Dann took out the brown garment they had examined on the hill that morning, and she saw the man’s eyes narrow as he peered at it.

‘Haven’t seen one of those for a bit,’ he said. ‘Have you come from the Rock Village? I didn’t know anyone was still alive.’

‘There isn’t now,’ said Dann. ‘So this is the last of these you’ll be seeing.’

‘You aren’t Rock People,’ the man said. What he was really saying was, You are Mahondis.

Dann ignored that and asked, ‘What will you give me for this?’ He held tight to one end of the tunic.

The man looked steadily into Dann’s face, his teeth bared, and put on the board, one after another in front of Dann, six of the food fruits. He added a bag of dried leaf, but Dann shook his head and the bag was put back beside the other bags. A pile of the flat bread – Dann nodded. And waited.

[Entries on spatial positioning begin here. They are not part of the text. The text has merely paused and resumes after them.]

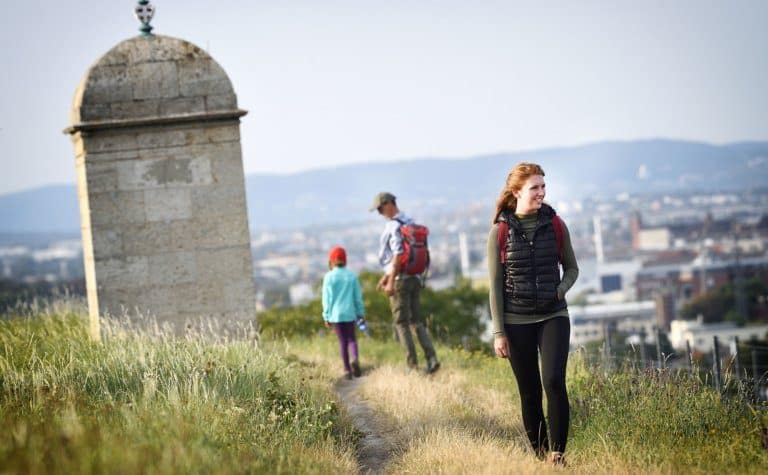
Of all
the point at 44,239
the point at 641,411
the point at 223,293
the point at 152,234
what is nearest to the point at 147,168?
the point at 152,234

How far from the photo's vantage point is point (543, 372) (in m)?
6.35

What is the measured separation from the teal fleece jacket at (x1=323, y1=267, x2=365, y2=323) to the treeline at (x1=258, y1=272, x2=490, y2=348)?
6830 mm

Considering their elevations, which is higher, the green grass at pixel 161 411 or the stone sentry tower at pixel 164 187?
the stone sentry tower at pixel 164 187

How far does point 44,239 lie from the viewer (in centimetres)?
16262

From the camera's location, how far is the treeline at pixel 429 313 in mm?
22188

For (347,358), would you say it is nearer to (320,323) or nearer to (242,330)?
(242,330)

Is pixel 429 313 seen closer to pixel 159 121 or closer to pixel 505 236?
pixel 159 121

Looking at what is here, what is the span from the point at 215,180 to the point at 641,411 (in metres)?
5.68

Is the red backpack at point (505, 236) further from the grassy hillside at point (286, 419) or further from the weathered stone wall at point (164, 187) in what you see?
the weathered stone wall at point (164, 187)

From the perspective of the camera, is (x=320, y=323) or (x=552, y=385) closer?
(x=552, y=385)

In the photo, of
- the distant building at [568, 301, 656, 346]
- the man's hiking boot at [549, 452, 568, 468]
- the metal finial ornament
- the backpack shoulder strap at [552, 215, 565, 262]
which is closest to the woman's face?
the backpack shoulder strap at [552, 215, 565, 262]

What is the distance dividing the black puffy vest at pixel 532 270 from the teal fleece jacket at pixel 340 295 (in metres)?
4.55

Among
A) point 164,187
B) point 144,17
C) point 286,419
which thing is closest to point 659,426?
point 286,419

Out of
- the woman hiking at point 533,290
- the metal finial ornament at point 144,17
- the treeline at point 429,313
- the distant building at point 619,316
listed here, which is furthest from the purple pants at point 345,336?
the distant building at point 619,316
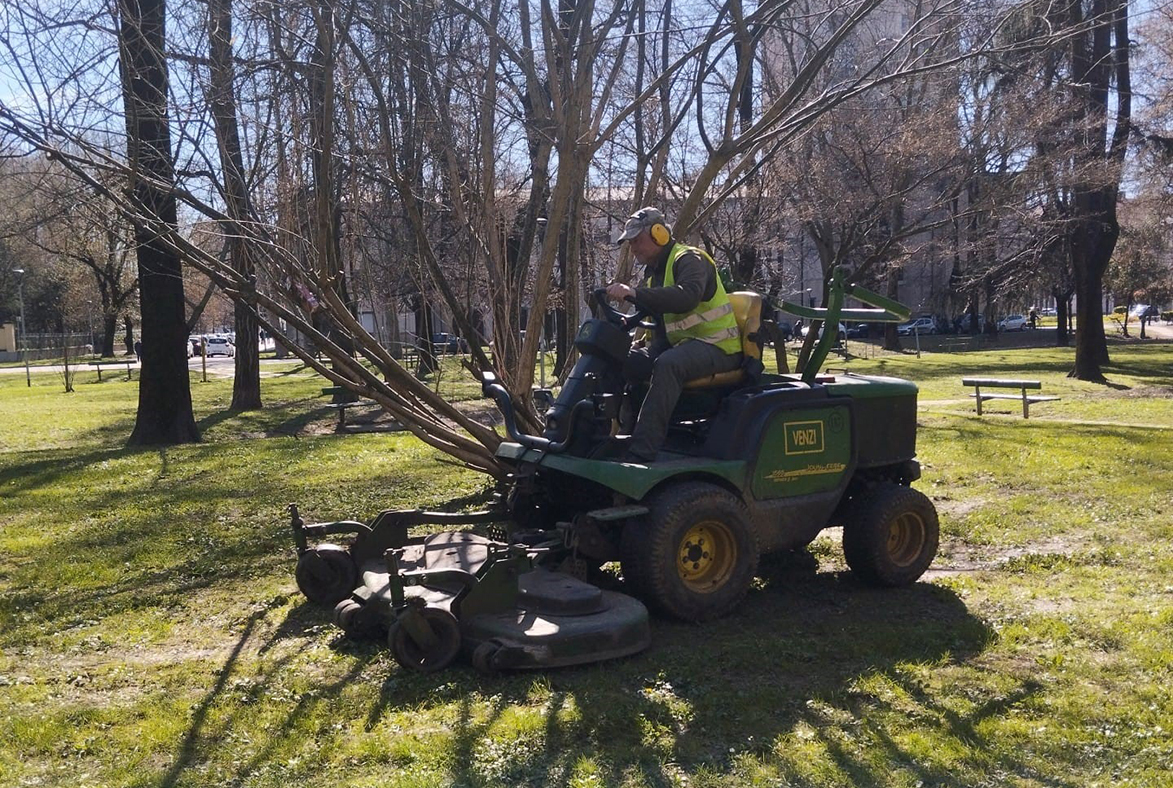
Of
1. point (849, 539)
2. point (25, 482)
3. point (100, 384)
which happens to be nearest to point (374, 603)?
point (849, 539)

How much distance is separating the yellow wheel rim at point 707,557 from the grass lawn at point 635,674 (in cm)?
27

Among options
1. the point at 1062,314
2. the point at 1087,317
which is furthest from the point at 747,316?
the point at 1062,314

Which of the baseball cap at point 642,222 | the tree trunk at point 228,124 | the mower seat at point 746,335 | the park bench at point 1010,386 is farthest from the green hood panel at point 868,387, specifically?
the park bench at point 1010,386

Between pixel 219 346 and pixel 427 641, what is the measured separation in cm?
6947

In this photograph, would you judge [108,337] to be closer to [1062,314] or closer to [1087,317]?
[1062,314]

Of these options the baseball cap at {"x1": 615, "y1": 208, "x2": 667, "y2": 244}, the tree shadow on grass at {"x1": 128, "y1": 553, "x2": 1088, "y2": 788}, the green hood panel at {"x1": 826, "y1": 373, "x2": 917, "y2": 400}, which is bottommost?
the tree shadow on grass at {"x1": 128, "y1": 553, "x2": 1088, "y2": 788}

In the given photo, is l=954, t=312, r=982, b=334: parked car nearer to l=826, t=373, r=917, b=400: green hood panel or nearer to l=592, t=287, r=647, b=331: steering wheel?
l=826, t=373, r=917, b=400: green hood panel

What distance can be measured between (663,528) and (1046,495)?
18.4 ft

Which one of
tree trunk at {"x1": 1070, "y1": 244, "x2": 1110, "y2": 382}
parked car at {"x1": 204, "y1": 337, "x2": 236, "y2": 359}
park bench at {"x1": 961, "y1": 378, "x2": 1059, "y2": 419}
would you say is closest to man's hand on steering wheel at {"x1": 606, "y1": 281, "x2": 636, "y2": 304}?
park bench at {"x1": 961, "y1": 378, "x2": 1059, "y2": 419}

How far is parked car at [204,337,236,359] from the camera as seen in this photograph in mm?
69688

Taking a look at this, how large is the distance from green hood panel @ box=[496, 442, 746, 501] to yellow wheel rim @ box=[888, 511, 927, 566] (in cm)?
141

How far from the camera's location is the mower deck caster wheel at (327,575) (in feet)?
23.1

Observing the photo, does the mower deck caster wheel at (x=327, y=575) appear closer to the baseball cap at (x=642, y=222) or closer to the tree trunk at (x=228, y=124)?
the tree trunk at (x=228, y=124)

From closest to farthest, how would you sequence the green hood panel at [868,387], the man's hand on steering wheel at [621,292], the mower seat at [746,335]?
the man's hand on steering wheel at [621,292] → the mower seat at [746,335] → the green hood panel at [868,387]
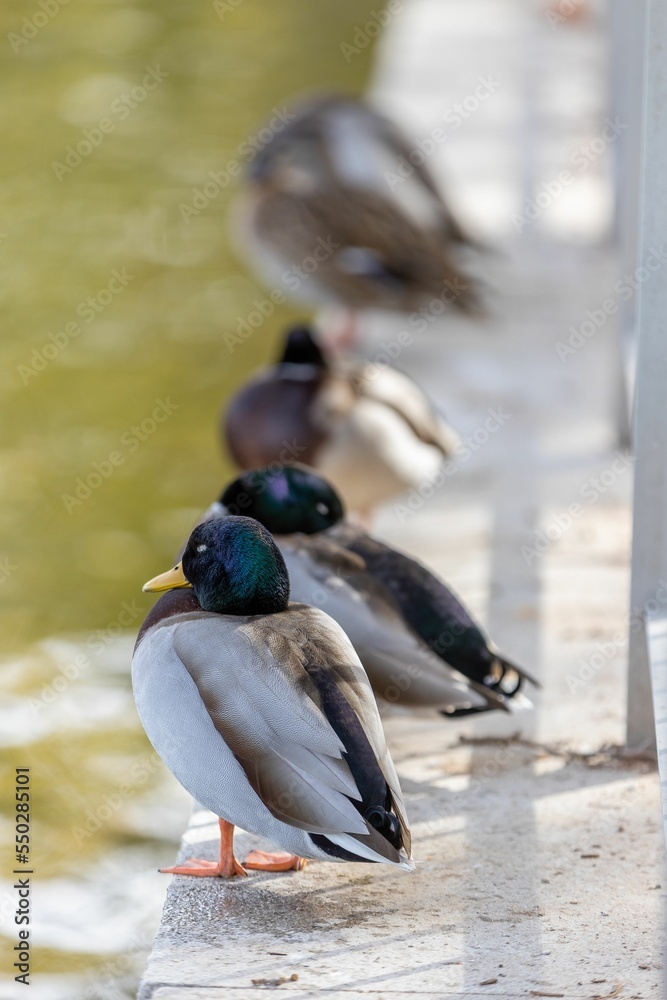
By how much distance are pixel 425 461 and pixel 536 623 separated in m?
0.88

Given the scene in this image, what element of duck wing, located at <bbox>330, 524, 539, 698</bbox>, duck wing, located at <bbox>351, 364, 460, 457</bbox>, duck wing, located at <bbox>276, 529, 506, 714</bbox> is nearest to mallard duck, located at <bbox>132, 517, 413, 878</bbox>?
duck wing, located at <bbox>276, 529, 506, 714</bbox>

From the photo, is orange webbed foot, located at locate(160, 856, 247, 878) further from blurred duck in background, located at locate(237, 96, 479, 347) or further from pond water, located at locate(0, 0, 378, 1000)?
blurred duck in background, located at locate(237, 96, 479, 347)

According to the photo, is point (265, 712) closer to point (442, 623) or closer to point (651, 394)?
point (442, 623)

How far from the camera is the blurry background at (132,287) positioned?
391 cm

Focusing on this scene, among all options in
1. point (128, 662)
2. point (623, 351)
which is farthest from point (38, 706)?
point (623, 351)

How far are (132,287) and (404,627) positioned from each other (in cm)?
472

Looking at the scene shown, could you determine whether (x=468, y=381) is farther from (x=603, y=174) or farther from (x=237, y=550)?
(x=237, y=550)

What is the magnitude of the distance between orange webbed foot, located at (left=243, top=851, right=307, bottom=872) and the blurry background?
0.48 m

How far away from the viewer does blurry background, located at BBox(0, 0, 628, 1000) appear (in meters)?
3.91

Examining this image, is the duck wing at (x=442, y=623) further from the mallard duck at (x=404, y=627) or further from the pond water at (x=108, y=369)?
the pond water at (x=108, y=369)

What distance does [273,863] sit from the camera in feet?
9.94

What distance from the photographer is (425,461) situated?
16.3 ft

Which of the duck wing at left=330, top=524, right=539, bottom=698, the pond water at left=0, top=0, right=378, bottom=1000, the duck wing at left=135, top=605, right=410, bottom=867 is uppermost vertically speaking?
the duck wing at left=135, top=605, right=410, bottom=867

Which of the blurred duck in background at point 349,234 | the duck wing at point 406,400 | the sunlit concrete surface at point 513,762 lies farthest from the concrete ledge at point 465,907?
the blurred duck in background at point 349,234
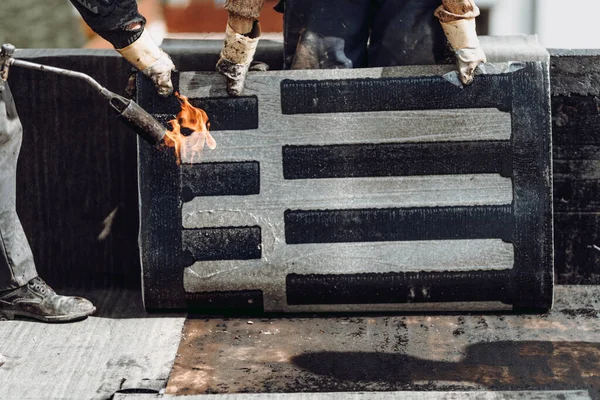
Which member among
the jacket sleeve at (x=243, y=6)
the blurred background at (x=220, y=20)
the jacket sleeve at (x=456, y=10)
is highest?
the jacket sleeve at (x=243, y=6)

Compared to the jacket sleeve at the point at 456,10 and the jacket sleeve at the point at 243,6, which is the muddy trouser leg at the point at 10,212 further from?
the jacket sleeve at the point at 456,10

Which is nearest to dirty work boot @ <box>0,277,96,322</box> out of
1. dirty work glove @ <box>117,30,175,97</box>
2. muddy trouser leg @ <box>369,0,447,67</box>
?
dirty work glove @ <box>117,30,175,97</box>

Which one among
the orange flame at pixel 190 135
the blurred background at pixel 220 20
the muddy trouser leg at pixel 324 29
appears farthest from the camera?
the blurred background at pixel 220 20

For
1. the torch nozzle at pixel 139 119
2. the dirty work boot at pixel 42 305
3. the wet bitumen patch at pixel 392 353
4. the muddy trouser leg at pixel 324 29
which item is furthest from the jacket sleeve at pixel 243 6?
the dirty work boot at pixel 42 305

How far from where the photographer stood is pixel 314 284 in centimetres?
422

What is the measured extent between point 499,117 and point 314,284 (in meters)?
0.95

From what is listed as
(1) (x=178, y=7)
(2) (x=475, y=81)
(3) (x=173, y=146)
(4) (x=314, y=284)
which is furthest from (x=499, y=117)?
(1) (x=178, y=7)

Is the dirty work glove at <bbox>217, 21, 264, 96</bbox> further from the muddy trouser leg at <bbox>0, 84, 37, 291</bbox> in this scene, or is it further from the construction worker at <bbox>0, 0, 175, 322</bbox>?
the muddy trouser leg at <bbox>0, 84, 37, 291</bbox>

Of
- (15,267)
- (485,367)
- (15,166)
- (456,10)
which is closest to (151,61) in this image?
(15,166)

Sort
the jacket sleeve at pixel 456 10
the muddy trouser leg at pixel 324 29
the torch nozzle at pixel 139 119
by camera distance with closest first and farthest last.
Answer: the torch nozzle at pixel 139 119 < the jacket sleeve at pixel 456 10 < the muddy trouser leg at pixel 324 29

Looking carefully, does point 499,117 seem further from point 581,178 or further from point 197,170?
point 197,170

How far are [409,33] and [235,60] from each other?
Answer: 27.3 inches

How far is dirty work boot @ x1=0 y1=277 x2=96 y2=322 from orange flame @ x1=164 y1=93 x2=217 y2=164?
27.3 inches

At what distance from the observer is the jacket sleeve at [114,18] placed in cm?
402
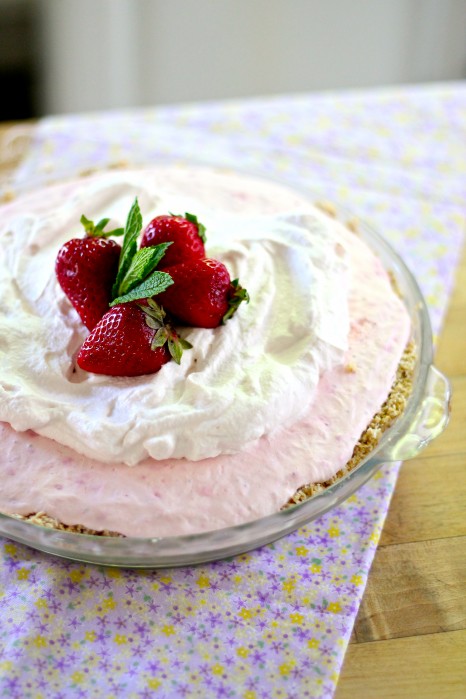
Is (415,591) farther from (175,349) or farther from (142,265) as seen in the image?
(142,265)

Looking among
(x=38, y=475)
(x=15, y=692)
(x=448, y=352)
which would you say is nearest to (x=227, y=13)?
(x=448, y=352)

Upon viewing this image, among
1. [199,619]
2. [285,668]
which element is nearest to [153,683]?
[199,619]

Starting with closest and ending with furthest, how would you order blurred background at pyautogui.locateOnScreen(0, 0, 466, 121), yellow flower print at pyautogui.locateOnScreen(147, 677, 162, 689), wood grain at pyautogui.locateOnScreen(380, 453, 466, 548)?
yellow flower print at pyautogui.locateOnScreen(147, 677, 162, 689) < wood grain at pyautogui.locateOnScreen(380, 453, 466, 548) < blurred background at pyautogui.locateOnScreen(0, 0, 466, 121)

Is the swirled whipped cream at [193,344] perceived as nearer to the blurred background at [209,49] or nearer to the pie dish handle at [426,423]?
the pie dish handle at [426,423]

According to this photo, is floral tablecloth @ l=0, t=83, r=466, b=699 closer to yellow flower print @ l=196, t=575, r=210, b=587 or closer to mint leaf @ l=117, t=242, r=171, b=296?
yellow flower print @ l=196, t=575, r=210, b=587

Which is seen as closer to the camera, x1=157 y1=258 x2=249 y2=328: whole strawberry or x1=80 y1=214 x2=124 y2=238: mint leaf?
x1=157 y1=258 x2=249 y2=328: whole strawberry

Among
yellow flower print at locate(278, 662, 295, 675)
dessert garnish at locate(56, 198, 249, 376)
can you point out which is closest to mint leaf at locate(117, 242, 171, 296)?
dessert garnish at locate(56, 198, 249, 376)

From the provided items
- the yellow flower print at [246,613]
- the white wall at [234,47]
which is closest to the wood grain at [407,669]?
the yellow flower print at [246,613]
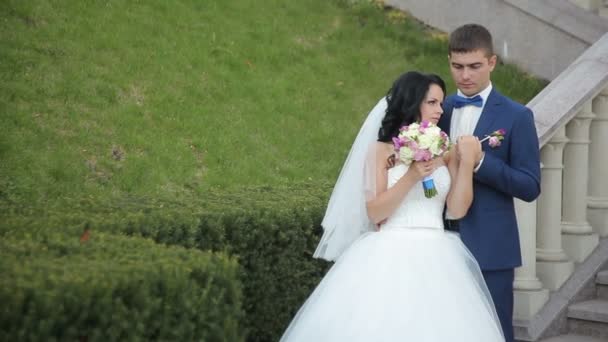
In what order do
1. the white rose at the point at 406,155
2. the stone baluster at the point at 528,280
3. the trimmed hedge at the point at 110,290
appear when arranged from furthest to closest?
the stone baluster at the point at 528,280 → the white rose at the point at 406,155 → the trimmed hedge at the point at 110,290

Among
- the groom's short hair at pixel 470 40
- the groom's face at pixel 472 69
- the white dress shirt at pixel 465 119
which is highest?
the groom's short hair at pixel 470 40

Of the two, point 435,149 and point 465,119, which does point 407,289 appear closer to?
point 435,149

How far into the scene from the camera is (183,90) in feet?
33.2

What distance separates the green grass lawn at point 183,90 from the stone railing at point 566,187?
3.37 metres

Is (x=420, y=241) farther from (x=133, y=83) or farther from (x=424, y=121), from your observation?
(x=133, y=83)

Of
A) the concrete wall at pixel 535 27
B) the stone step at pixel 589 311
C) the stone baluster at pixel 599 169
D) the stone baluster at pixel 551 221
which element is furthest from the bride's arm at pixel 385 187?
the concrete wall at pixel 535 27

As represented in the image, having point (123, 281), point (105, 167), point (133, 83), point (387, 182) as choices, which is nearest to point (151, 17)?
point (133, 83)

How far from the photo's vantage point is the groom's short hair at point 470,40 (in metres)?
4.61

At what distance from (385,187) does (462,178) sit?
1.42ft

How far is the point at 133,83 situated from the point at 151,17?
4.82 feet

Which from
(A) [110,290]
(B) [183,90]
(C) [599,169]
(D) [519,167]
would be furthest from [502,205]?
(B) [183,90]

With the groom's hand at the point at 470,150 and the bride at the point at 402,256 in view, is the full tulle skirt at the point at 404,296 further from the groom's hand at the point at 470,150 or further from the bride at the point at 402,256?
the groom's hand at the point at 470,150

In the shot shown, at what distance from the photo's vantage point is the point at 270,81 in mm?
10852

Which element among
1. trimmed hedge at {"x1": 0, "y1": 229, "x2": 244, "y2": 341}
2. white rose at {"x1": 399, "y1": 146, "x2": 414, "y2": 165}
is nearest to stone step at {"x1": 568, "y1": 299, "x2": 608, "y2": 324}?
white rose at {"x1": 399, "y1": 146, "x2": 414, "y2": 165}
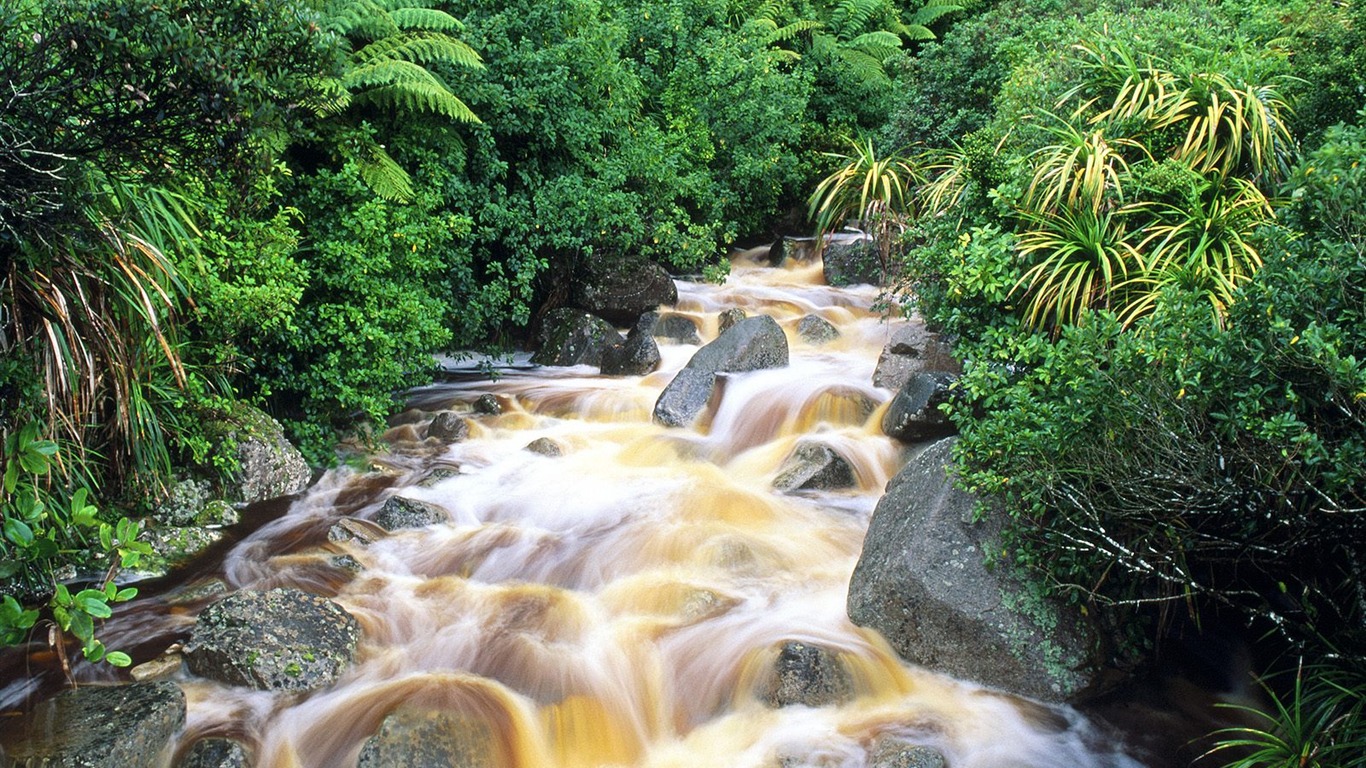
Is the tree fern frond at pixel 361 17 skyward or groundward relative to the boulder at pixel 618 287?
skyward

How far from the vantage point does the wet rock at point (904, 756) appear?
4.50m

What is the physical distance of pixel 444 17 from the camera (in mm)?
8578

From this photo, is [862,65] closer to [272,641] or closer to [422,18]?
[422,18]

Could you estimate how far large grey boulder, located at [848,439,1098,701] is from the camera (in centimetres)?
500

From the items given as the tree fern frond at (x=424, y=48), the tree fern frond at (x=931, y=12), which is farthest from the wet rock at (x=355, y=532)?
the tree fern frond at (x=931, y=12)

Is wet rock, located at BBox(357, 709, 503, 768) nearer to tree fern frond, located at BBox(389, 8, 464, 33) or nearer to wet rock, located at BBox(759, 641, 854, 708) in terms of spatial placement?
wet rock, located at BBox(759, 641, 854, 708)

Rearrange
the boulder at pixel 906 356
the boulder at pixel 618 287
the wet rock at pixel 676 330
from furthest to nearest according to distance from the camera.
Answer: the boulder at pixel 618 287, the wet rock at pixel 676 330, the boulder at pixel 906 356

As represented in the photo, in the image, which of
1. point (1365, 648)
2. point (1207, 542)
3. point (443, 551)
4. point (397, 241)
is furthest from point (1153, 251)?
point (397, 241)

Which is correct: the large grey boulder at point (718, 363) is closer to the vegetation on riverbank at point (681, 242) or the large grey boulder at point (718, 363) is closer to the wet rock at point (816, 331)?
the wet rock at point (816, 331)

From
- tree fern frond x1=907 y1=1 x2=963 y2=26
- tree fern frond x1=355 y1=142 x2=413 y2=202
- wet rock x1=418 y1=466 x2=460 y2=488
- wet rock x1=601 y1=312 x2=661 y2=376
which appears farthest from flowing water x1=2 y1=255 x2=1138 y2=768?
tree fern frond x1=907 y1=1 x2=963 y2=26

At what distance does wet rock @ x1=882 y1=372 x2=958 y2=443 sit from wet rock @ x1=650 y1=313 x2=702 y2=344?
3.64 m

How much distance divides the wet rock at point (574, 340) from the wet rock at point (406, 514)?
3832mm

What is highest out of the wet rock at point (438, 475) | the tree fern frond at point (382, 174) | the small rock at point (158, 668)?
the tree fern frond at point (382, 174)

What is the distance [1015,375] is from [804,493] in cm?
209
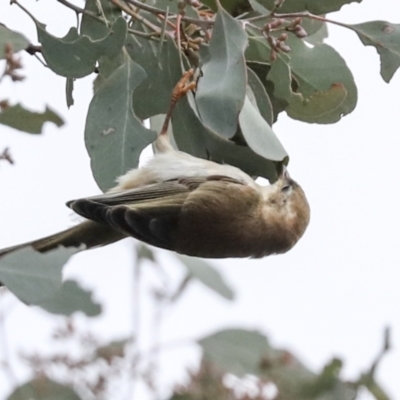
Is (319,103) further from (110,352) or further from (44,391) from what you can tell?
(44,391)

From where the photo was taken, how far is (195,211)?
2.67m

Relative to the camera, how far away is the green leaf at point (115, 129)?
2.31 m

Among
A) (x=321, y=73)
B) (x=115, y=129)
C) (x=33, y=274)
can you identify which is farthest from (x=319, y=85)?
(x=33, y=274)

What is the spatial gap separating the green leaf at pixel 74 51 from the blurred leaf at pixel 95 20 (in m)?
0.05

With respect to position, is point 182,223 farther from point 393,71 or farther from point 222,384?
point 222,384

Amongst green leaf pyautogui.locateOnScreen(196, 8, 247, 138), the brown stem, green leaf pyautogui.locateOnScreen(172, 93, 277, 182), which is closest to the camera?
green leaf pyautogui.locateOnScreen(196, 8, 247, 138)

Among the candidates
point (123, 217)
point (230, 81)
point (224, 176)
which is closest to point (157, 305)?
point (123, 217)

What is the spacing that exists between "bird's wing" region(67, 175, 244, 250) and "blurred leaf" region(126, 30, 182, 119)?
8.7 inches

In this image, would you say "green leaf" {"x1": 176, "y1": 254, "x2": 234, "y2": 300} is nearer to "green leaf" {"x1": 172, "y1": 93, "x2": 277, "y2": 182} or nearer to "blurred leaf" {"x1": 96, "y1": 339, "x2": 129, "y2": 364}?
"green leaf" {"x1": 172, "y1": 93, "x2": 277, "y2": 182}

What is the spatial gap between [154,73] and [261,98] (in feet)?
0.93

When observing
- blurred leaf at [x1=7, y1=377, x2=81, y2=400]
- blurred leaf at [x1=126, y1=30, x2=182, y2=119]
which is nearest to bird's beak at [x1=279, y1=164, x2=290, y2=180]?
blurred leaf at [x1=126, y1=30, x2=182, y2=119]

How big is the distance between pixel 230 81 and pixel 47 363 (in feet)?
2.33

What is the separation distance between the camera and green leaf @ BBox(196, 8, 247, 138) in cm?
209

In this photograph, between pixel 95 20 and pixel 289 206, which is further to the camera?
pixel 289 206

The two men stood glaring at each other. Mara thought they were like two animals about to attack each other. Past the man’s shoulder lay the dragon, apparently asleep. It was only a few paces away.

‘Water,’ said Dann.

The man lifted on to the board a jar of yellowish water. Dann slid their two cans off the pole, and was topping them up with water from the jar when the man said, ‘I’ll take those cans.’ Dann did not respond, went on pouring. ‘I’ll give you these dried fruits for them.’

Under the trestle was a sack full of dried fruits. Dann shook his head, put the cans back on the pole, where they swung between him and his sister.

‘We need more for this tunic,’ he said. ‘Matches?’

The man sneered, then laughed. ‘I’ll give you a bundle of matches for the two cans.’

‘Forget it,’ said Dann. ‘Have you got candles?’

The man produced some stumps of candle. At Dann’s nod, he laid them beside the big fruits and the bread.

The two glared at each other again. Mara thought that if it came to a fight Dann would win, because this man was as thin as a sick lizard and his hair had the flattened, lifeless look – pale, fuzzy hair. Starving children’s hair sometimes looked like that.

‘More bread,’ said Dann.

The man counted out from his pile one, two, three, four, five, six pieces of bread and pushed them forward.

And to Mara’s surprise, Dann let go the end of the garment and the man snatched it up, held it up, gloated. Mara thought, Something I’ve worn for years and years – it is worth some food fruits, a little water, and some bread. And stumps of candle.

‘Have you got another?’ asked the man, carefully pushing the garment into a sack and tying it tight.